[Start of MATERIAL FOR THIS EXERCISE]
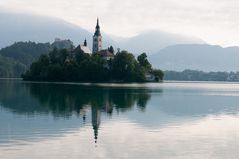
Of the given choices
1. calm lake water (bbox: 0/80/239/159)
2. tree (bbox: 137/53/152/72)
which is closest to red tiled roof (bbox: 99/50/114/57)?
tree (bbox: 137/53/152/72)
[End of MATERIAL FOR THIS EXERCISE]
TASK REQUIREMENTS:
Update the rows above by replacing "calm lake water" with "still lake water" and keeping everything else the same. Leave the pictures out of your answer.

ANSWER BELOW:
Of the given choices
1. still lake water (bbox: 0/80/239/159)
2. tree (bbox: 137/53/152/72)
which is closest to red tiled roof (bbox: 99/50/114/57)?
tree (bbox: 137/53/152/72)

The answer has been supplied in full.